ON THIS DAY: Saturday, Nov. 23, 1861

“Life with ‘Old Brains’”

Badly rattled by the pressures of command in Kentucky, Brig. Gen. William Tecumseh Sherman reports to the headquarters of the Department of the Missouri in St. Louis. The department commander, Maj. Gen. Henry W. Halleck (shown above), gives Sherman a position on his headquarters staff.

Now Halleck has under his orders two relatively unknown officers with unknown futures: Brig. Gen. Ulysses S. Grant, commander of the District of Southeast Missouri, and Sherman. How will he use these men?
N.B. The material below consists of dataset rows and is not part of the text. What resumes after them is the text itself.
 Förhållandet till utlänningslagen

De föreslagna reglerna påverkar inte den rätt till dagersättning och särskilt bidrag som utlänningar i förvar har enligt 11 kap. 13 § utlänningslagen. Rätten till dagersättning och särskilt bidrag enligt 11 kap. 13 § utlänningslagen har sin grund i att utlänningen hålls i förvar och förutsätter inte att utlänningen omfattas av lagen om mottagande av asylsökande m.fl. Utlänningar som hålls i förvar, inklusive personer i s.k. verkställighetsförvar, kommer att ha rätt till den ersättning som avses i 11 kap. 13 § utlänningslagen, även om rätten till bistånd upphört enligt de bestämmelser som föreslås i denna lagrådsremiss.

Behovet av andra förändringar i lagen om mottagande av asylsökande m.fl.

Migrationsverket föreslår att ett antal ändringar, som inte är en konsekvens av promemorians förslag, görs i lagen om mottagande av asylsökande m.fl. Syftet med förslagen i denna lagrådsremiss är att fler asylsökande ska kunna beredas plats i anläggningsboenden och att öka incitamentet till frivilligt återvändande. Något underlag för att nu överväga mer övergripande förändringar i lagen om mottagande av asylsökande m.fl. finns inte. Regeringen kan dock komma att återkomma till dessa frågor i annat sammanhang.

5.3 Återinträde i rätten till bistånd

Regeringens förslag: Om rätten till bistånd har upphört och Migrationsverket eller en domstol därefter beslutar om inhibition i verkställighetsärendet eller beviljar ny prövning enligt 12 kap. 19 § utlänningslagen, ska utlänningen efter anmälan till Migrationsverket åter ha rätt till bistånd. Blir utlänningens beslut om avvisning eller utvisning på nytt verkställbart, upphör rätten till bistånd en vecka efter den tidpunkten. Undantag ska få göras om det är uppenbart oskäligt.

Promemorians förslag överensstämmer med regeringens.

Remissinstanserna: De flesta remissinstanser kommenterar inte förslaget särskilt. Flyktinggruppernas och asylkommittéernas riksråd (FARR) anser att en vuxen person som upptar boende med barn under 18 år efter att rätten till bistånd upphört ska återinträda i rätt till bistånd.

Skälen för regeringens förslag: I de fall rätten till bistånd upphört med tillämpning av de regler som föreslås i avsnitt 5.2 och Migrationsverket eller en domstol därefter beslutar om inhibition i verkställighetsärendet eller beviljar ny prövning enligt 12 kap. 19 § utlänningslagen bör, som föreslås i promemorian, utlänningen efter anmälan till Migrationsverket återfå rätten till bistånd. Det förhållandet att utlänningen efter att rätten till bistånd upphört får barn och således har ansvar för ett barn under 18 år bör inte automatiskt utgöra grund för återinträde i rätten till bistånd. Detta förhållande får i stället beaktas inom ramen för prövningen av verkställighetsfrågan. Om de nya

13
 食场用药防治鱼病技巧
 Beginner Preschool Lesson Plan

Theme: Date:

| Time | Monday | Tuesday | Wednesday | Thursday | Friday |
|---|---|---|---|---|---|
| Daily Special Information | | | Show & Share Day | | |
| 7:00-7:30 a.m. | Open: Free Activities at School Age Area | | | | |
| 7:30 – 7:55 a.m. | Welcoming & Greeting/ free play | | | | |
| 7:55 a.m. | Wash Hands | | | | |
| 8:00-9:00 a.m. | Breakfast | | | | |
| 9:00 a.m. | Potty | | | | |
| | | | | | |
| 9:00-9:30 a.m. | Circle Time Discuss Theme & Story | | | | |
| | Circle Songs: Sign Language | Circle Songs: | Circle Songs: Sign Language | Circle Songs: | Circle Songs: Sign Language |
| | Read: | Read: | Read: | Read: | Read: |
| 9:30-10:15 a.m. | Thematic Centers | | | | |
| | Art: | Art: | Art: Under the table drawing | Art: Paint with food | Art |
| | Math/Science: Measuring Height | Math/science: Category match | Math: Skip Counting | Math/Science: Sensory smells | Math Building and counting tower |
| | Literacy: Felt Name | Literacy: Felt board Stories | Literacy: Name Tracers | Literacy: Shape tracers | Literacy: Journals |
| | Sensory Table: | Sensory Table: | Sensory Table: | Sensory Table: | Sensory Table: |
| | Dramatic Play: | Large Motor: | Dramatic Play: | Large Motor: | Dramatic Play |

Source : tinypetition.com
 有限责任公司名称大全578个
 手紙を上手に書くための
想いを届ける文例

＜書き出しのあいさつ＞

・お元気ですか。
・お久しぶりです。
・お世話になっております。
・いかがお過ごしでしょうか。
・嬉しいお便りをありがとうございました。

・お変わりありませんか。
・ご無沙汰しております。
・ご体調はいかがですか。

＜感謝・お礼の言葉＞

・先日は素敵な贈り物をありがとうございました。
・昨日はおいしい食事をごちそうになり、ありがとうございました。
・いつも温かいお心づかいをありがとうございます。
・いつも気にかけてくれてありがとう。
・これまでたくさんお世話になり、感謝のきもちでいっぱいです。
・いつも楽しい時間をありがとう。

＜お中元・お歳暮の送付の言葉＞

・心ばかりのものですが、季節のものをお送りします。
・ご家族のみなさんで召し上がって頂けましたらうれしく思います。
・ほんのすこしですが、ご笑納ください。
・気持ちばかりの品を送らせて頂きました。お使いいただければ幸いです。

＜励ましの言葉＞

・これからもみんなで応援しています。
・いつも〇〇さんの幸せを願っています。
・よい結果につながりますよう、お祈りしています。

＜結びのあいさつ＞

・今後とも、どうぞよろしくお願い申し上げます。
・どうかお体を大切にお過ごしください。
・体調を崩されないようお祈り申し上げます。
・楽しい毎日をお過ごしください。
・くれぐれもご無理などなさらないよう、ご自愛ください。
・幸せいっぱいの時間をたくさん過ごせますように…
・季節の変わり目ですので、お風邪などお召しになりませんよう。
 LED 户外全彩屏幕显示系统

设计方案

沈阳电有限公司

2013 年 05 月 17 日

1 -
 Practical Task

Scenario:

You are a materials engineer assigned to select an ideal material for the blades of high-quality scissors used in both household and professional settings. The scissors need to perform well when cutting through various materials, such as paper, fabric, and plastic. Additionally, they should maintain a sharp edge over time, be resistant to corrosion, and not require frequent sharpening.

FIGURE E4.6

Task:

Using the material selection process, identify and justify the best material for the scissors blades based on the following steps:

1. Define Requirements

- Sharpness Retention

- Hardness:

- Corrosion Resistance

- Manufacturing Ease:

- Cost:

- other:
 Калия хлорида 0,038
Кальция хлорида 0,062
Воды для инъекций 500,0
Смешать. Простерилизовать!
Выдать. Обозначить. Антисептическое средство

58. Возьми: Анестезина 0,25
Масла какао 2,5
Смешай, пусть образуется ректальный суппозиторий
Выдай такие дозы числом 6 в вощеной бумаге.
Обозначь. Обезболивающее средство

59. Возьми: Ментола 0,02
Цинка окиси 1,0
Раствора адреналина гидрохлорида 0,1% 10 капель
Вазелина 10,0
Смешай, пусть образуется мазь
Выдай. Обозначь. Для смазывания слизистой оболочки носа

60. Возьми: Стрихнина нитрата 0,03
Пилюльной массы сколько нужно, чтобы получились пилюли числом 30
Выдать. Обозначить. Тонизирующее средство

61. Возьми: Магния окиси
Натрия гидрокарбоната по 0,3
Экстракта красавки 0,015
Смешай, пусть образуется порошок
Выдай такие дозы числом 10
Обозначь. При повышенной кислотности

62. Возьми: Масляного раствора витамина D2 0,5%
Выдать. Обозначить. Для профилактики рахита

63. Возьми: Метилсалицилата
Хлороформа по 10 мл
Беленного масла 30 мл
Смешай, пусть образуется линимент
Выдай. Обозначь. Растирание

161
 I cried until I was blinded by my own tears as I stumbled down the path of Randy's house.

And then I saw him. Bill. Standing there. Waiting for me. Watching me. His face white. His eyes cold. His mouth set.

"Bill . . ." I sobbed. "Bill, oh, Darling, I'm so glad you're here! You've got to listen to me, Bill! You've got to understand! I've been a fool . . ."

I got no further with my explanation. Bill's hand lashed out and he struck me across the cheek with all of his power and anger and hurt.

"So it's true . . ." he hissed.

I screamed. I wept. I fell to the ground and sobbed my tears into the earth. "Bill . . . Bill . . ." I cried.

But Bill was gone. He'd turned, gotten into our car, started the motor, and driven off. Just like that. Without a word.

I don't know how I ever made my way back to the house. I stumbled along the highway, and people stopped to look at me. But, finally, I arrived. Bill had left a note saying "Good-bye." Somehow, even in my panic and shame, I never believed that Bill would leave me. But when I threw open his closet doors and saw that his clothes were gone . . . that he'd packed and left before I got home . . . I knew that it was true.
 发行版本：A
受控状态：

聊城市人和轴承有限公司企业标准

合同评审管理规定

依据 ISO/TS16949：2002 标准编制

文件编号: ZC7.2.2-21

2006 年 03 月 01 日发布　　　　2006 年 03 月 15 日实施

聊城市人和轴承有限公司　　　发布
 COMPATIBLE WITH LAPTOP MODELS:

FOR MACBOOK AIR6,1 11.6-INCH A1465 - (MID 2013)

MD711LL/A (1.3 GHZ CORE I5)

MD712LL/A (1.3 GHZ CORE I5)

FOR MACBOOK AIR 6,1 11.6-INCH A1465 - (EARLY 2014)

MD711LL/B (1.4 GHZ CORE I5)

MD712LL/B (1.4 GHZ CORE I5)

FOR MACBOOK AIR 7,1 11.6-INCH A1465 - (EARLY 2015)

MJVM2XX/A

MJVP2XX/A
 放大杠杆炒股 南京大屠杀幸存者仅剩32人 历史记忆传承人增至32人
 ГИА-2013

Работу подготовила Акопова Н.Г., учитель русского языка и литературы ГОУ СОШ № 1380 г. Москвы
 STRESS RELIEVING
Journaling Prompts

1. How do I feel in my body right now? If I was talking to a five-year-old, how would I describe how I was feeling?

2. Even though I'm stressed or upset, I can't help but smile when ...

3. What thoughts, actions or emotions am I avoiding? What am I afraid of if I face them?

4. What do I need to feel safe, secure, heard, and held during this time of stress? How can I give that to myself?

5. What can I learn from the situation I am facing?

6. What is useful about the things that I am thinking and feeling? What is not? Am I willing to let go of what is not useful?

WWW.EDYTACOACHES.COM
Halleck is a smart man. He graduated third in his class at West Point and is the author of Military Art and Science. For his erudition, he is known throughout the Army as “Old Brains.” He is a skillful organizer and administrator, a man of paperwork and bureaucracy.

Like many other West Point graduates, Halleck retired from the calcified Army in the 1850s, discouraged by the limited opportunities for advancement. Originally from New York, he moved to California where he became a highly successful lawyer. With the outbreak of the Civil War, his reputed abilities won him a place on the Union military’s fast track, starting with a major generalship. Now he has a chance to put that book learning to work.

An old friend of Sherman’s, Halleck sympathizes with the frazzled Ohioan and promptly puts him in a “safe” staff position. Sherman’s first assignment: tour the state, count noses, and tell Halleck just how many soldiers he has, where they are, and how well equipped they seem to be. The job should not faze Sherman .

But it will, as Halleck will quickly learn.

>>> NOTE: Thanksgiving in 1861 will be observed next Thursday.